Your goal >> Reproduce the passage on the hospital pay subclasses word for word, from "With respect to the short-shift" up to and including "regular overtime code.".

Supplied text >>
<<<<

With respect to the regular rate subclass, Dave and Linda failed to present evidence of which pay categories should have been included in the regular rate calculation. Based on their overly generalized allegations, the trial court denied certification of the regular rate subclass. The court of appeal agreed, noting that without knowing which pay categories were at issue, the trial court couldn’t properly determine if individual or common issues predominated.
With respect to the short-shift premium subclass, Dave and Linda claimed that QVMC didn’t pay employees overtime when it required them to leave their shifts early or when employees volunteered to leave early. QVMC’s stated policy was to pay employees their short-shift premium by using the regular overtime code.
The hospital didn’t separately record whether a short-shift premium was paid because it was recorded as overtime. Concluding that this claim required an individualized assessment of each employee’s pay records, the trial court denied certification of the short-shift premium subclass.

>>>>

Stored data >>

<<<<

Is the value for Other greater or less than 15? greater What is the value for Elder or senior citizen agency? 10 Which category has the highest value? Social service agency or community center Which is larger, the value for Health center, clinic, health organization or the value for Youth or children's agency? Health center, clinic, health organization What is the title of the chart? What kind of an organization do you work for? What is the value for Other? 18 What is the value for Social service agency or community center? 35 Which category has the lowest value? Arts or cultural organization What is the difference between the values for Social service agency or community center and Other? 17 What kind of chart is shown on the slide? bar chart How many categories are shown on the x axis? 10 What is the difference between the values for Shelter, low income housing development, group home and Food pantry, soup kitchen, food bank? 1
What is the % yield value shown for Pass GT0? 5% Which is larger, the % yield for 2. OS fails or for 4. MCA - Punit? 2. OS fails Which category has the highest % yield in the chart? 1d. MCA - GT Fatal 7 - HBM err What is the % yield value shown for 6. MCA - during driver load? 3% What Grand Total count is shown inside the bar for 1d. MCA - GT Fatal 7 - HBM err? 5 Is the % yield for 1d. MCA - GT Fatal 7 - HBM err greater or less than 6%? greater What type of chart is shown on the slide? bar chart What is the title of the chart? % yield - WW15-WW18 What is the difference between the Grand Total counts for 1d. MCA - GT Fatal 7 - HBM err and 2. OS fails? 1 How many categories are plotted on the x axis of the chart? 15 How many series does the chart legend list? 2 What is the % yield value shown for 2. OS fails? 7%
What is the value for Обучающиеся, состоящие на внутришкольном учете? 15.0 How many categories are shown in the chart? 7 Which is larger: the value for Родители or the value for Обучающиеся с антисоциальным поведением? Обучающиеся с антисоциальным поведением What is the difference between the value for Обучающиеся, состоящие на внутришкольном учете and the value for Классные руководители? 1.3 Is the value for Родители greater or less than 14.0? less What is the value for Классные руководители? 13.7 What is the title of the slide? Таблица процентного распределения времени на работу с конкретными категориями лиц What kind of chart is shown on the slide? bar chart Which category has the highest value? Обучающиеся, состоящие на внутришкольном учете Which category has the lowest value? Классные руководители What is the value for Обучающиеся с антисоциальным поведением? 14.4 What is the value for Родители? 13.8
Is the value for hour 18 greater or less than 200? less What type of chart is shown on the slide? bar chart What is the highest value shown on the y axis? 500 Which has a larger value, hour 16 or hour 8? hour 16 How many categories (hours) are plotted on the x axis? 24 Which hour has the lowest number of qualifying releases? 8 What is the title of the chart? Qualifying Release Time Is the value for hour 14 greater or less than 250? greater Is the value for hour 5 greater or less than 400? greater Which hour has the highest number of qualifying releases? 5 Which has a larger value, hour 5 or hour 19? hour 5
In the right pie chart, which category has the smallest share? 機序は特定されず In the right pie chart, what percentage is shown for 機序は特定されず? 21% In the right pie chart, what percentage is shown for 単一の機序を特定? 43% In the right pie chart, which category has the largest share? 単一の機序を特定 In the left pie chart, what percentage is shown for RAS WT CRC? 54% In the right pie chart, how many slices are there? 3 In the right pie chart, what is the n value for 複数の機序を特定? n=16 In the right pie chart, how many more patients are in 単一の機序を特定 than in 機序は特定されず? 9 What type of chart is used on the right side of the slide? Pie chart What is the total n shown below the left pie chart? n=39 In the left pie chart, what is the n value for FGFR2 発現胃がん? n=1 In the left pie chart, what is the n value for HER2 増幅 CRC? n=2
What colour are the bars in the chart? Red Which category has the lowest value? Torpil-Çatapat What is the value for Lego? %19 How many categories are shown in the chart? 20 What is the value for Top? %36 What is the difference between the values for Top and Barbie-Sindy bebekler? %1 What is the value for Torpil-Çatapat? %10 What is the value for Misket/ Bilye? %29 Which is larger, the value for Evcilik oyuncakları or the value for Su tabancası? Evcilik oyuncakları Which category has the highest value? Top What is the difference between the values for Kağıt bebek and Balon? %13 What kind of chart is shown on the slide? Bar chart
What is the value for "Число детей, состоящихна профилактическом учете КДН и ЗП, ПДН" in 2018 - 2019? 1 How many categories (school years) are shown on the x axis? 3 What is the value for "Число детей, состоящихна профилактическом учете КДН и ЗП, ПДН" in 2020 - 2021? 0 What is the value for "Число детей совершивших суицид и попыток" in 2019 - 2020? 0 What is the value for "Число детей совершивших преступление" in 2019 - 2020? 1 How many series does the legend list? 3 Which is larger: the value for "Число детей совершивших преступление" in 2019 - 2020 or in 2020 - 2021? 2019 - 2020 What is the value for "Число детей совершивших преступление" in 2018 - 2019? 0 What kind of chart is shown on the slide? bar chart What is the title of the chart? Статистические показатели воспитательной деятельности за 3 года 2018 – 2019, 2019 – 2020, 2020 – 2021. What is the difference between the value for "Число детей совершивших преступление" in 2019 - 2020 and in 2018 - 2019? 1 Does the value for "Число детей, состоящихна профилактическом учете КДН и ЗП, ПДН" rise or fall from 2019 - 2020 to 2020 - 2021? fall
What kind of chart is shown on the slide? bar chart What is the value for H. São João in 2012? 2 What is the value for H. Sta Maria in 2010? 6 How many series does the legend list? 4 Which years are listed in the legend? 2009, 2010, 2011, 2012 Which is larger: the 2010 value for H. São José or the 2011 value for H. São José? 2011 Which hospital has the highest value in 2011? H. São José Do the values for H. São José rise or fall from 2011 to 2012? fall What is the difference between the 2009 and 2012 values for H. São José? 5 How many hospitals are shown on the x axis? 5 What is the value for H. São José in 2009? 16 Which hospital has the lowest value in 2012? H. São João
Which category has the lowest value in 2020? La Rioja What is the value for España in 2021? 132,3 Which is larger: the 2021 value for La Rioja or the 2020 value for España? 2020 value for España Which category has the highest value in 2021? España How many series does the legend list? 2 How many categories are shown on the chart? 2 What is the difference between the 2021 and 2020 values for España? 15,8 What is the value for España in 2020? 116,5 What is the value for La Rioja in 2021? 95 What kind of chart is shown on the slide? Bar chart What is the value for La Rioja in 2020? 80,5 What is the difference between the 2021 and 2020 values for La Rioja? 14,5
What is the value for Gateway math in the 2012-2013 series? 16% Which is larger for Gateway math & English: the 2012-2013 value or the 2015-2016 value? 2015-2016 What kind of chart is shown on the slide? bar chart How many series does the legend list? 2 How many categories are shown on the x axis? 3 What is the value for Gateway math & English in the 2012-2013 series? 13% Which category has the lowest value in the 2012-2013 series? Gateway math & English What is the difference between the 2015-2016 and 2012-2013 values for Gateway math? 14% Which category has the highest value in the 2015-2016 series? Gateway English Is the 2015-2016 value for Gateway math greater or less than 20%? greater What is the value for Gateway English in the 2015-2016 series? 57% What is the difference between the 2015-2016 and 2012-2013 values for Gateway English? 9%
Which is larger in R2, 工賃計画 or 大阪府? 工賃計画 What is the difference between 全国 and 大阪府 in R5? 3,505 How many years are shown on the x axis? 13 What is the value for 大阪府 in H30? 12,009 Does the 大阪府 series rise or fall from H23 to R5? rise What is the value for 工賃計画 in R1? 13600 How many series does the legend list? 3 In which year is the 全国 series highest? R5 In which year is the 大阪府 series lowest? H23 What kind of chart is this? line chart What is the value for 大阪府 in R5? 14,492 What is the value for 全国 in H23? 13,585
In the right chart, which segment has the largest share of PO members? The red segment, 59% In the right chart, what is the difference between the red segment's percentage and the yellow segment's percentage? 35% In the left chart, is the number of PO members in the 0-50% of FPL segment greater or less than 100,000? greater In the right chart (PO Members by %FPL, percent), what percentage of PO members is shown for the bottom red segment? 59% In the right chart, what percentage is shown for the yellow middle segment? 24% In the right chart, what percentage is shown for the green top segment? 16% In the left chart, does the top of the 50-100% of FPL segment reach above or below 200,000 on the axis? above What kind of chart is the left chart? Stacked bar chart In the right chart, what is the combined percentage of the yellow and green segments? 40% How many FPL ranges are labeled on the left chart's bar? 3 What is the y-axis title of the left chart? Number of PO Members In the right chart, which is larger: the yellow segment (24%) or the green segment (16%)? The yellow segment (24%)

>>>>

Answer >>
With respect to the short-shift premium subclass, Dave and Linda claimed that QVMC didn’t pay employees overtime when it required them to leave their shifts early or when employees volunteered to leave early. QVMC’s stated policy was to pay employees their short-shift premium by using the regular overtime code.